Женщина со старушечьим лицом прошла обратно, держа в руке небольшой пластиковый пакет с купленной едой.
— Я так себя мерзко чувствую, — признался Джеси. Несколько мгновений мне казалось, что он расплачется.
— Да, после кокаина часто себя чувствуешь отвратительно, — мягко сказал я и положил руку на его худое плечо.

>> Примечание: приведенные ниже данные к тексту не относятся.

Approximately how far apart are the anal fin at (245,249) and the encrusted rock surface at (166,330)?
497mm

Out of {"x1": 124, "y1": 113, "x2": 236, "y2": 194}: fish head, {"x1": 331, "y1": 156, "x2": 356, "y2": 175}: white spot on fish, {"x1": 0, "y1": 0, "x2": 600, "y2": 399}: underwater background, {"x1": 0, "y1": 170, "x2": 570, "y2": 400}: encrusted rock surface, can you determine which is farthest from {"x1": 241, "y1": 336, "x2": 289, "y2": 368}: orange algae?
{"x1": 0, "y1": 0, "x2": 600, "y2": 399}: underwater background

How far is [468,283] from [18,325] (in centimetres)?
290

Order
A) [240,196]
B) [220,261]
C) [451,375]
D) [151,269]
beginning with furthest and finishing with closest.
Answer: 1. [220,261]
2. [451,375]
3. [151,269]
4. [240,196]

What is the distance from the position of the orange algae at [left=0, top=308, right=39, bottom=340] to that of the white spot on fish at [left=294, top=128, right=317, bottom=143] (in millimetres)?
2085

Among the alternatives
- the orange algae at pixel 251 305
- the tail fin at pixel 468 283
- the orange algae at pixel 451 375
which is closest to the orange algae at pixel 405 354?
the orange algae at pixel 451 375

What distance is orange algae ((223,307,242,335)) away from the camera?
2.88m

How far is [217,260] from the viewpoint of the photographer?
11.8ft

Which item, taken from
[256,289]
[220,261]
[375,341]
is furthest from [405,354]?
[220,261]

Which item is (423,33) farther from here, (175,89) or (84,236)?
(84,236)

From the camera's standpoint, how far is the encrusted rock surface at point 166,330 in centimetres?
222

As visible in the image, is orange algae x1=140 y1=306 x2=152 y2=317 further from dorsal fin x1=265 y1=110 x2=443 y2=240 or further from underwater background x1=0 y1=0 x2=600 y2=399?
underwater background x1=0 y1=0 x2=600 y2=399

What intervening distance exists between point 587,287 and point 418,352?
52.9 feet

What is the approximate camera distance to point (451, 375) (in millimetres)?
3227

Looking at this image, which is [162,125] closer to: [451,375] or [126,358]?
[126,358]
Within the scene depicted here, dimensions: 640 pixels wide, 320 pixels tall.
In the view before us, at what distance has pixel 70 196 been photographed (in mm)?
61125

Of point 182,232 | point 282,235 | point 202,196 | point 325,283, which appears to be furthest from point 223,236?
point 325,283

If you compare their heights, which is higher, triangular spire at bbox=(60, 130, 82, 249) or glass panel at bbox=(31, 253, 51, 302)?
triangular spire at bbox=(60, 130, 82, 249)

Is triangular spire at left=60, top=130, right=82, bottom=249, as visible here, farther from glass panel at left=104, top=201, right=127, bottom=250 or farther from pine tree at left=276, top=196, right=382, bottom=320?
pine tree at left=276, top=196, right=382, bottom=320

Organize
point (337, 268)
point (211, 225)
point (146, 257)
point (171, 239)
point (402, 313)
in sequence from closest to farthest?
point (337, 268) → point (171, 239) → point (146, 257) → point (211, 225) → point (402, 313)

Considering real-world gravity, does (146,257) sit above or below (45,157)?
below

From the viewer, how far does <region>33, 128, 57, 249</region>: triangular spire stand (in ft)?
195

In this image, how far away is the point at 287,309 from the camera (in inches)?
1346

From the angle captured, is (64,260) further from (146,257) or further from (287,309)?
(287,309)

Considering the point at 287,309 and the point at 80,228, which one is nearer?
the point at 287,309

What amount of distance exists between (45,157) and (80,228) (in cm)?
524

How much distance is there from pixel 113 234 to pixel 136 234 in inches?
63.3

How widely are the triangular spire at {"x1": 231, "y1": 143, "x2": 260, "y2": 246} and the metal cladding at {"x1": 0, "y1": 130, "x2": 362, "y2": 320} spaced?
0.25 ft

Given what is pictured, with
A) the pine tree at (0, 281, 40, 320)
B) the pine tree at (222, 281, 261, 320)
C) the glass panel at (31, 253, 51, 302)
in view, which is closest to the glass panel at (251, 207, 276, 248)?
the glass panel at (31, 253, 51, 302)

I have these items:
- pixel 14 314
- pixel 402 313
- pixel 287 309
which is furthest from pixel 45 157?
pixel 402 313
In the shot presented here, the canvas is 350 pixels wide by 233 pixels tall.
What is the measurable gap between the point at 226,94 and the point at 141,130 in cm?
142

Он быстро распрямился на стуле, как будто его имя выкликнули по списку.
— Да, вот именно. Я себя чувствую отвратительно.
— И где это происходило? У Дина?
— Его зовут не Дин. — Пауза. — Его зовут Чу-чу.
Что это еще за имя такое, черт побери?
— Чем же, интересно, этот Чу-чу себе на жизнь зарабатывает? — полюбопытствовал я.
— Он — белый рэпер.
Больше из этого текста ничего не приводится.